Assemblywoman Annie Black is running for Congress.
Black, a freshman in the Nevada Assembly representing District 19, is seeking the Republican nod to take on incumbent Democratic Rep. Steven Horsford in the general election. She is expected to officially announce her candidacy for Nevada’s 4th Congressional District on Tuesday.
“I decided to run for District 4 because the Nevada that I love is under attack,” Black said in a phone interview Monday. “The Biden-Horsford economy’s hurting everyday Nevadans, and I think we need someone who can beat Horsford and put a check on Biden.”
Black, 40, cited high gas prices, rising inflation and Nevada’s unemployment rate as as proof of policy failures.
“People are calling me every single day saying that they’re struggling at work, because they’re overwhelmed because they can’t get employees to work, and also people are being fired from their jobs for vaccine mandates,” Black said.

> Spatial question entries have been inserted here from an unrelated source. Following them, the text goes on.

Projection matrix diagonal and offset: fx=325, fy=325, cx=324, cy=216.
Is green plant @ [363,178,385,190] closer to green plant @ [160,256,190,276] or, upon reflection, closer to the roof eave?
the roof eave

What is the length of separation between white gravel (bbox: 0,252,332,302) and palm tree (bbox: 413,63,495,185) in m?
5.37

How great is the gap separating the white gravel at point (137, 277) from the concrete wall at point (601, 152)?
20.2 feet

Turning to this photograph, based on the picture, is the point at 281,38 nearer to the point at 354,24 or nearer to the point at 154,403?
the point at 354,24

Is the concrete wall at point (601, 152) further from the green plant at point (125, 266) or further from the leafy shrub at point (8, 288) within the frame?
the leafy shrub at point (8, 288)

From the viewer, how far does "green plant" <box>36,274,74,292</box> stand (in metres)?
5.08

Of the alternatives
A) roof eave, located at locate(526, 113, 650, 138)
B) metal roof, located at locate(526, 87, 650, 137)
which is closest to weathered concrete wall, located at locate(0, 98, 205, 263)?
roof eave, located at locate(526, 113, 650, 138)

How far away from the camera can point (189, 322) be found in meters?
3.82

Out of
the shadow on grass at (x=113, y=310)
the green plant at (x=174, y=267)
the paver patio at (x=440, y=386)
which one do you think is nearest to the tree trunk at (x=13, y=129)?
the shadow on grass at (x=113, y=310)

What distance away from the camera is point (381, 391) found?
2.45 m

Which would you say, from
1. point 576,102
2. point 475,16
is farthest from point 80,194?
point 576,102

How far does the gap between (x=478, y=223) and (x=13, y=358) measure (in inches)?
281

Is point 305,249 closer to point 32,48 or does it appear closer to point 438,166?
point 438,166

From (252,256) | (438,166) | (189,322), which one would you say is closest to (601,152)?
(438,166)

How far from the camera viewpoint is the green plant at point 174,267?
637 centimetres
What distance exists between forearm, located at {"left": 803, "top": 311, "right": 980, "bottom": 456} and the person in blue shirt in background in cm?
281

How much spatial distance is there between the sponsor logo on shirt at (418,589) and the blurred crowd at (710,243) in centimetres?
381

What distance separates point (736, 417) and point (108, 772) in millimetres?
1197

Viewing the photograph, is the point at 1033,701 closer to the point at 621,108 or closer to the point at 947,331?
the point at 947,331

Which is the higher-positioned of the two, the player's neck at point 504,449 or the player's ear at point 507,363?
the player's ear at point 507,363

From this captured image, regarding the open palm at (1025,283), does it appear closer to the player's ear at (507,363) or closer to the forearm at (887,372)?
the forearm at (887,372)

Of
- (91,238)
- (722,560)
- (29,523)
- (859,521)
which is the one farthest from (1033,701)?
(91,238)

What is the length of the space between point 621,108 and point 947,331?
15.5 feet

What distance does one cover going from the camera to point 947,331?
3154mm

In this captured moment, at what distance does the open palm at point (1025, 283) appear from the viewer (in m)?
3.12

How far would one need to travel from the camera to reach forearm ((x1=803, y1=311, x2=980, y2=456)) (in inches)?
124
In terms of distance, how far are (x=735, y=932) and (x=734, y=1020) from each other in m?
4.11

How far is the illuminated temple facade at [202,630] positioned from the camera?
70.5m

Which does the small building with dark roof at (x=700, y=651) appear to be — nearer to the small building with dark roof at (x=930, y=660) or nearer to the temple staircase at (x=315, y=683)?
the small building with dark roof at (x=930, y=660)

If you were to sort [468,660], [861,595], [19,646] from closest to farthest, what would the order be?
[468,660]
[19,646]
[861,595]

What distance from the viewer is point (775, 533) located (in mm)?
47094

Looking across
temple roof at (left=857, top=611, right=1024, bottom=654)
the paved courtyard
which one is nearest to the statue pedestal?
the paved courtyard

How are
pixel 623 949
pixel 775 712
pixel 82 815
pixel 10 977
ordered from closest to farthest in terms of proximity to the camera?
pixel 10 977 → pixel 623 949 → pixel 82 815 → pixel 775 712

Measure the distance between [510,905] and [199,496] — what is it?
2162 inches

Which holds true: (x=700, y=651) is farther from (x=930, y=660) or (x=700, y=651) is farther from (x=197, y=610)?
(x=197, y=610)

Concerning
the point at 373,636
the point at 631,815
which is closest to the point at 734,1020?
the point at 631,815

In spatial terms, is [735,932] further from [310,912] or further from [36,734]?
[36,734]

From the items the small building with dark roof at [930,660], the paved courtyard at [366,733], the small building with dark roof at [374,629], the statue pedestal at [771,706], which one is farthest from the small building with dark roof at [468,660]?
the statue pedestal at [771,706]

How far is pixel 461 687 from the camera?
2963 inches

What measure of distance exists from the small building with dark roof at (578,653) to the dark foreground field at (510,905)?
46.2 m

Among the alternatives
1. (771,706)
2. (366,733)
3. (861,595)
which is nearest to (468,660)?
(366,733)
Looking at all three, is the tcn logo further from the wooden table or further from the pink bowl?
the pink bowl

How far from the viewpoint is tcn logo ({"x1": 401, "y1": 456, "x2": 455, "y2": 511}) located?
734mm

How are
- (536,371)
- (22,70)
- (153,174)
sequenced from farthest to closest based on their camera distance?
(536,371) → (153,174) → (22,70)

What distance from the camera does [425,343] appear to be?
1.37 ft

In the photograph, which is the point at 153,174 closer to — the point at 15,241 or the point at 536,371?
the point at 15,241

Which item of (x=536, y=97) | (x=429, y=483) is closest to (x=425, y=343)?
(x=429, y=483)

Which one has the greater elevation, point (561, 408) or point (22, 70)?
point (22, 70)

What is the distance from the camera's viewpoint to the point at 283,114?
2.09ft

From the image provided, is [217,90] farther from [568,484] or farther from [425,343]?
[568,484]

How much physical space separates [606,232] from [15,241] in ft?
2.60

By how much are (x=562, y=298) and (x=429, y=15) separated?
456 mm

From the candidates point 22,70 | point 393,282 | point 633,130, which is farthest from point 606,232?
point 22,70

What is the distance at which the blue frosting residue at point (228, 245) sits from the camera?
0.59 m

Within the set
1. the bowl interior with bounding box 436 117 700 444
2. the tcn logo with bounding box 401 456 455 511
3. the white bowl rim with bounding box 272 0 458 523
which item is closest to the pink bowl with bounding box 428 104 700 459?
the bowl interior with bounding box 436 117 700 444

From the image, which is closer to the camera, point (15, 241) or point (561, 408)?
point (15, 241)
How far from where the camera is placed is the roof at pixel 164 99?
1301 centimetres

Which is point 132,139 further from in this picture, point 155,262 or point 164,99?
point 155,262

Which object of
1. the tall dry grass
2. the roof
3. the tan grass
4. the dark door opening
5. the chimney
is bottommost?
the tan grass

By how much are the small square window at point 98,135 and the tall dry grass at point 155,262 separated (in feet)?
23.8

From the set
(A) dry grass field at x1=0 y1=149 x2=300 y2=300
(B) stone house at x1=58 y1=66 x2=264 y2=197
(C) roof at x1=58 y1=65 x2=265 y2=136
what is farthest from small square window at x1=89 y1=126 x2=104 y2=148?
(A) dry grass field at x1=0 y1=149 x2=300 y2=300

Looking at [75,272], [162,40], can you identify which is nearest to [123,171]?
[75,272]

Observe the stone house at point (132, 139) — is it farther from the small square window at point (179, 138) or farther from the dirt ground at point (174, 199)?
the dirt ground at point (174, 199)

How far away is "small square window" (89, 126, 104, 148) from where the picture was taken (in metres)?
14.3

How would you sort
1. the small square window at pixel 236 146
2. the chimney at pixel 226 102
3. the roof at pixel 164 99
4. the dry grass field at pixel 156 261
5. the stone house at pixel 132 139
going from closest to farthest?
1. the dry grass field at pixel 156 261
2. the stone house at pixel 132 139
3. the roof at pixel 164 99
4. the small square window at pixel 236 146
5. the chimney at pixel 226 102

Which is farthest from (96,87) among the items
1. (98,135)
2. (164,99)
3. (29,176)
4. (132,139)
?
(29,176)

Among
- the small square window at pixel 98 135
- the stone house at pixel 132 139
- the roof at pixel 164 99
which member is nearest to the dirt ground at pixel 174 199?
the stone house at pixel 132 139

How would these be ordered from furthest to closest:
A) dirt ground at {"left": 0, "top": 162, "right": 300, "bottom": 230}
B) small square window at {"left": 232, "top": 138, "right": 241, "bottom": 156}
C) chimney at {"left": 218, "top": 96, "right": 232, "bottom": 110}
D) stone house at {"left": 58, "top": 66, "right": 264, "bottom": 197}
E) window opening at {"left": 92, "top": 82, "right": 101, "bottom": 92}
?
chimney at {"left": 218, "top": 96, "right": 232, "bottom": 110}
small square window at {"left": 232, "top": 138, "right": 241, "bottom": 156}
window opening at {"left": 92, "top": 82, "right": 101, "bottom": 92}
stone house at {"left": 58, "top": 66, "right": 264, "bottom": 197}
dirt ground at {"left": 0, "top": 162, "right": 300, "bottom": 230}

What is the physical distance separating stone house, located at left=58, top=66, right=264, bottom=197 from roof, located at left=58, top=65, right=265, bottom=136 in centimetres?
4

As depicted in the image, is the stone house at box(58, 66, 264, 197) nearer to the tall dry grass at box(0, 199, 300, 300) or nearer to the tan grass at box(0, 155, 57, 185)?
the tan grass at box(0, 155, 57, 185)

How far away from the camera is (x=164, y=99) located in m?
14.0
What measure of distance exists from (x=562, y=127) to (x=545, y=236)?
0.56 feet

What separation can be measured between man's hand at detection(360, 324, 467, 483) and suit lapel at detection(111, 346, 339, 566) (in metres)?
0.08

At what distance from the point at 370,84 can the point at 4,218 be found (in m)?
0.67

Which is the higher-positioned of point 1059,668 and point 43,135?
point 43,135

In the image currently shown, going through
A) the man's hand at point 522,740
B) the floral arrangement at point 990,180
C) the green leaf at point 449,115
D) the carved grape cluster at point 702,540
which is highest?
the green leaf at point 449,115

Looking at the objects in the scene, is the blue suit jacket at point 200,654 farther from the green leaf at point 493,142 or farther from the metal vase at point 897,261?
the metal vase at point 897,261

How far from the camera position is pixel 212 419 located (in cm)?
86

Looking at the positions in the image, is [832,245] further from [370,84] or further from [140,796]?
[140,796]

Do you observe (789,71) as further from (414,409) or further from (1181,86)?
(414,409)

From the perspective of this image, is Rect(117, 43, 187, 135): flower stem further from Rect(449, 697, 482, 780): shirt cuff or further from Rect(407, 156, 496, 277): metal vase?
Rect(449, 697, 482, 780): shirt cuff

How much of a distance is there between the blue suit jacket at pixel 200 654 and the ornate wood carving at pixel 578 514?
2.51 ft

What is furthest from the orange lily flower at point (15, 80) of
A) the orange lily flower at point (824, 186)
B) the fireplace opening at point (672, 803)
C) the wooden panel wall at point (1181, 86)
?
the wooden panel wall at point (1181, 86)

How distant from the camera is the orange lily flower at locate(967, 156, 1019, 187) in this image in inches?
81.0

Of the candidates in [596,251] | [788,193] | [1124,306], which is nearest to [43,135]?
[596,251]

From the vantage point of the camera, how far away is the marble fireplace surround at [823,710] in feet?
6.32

Black said her top priority is “to stop and reverse all these policies” that have led to the current economic situation.
Pushed for specifics, she said she wants to get the Keystone XL pipeline project going again and secure energy independence for the United States. President Joe Biden revoked a presidential permit for the project on his first day in office.
Black, a Las Vegas native, moved to Mesquite in 2017. She has spent her professional career in residential real estate.
She was first elected to public office in 2018, serving as a member of the Mesquite City Council. She unsuccessfully ran to chair the Nevada Republican Party in 2019.
In 2020, she beat three-term incumbent Assemblyman Chris Edwards in the Republican primary for the District 19 seat, clearing the way to run unopposed in the general election.
She made waves as a freshman lawmaker, with her colleagues in the Assembly voting along party lines to censure her after she removed her mask in violation of a standing rule that required unvaccinated members to wear face coverings and practice social distancing.
Those found to have violated the rule were to be barred from voting or speaking on the floor or committee except to explain and apologize for the violation.
During the session, Black had refused to say whether she had been vaccinated against COVID-19.
Black will face multiple candidates in the June primary, including small-business owner and retired U.S. Air Force officer Sam Peters and former champion boxer Jessie Vargas. Chance Bonaventura, an aide to Las Vegas Councilwoman Michele Fiore, filed paperwork with the Federal Election Commission on Monday to run for the seat as a Republican.
Black said she is qualified to take on Horsford because she’s a mother and business-owner who has proven during her time in public office that she will follow through when she says she will stand up for Nevadans.
Horsford, a former state Senate majority leader, held the seat from 2012 to 2014, when he lost to former Rep. Cresent Hardy. Hardy was in turn defeated by former Rep. Ruben Kihuen, who served from 2014 to 2016, before choosing not to run for re-election after sexual harassment allegations were made against him. Horsford beat Hardy in a rematch in 2018, and has held the seat since.
The 4th District was made friendlier to Democrats during the November redistricting, which added Democrats from the adjacent 1st District. According to figures compiled for that process, based on the 2020 census, Democrats now enjoy an advantage of 41.5 percent to 28 percent for Republicans, with another 24 percent registered as nonpartisan.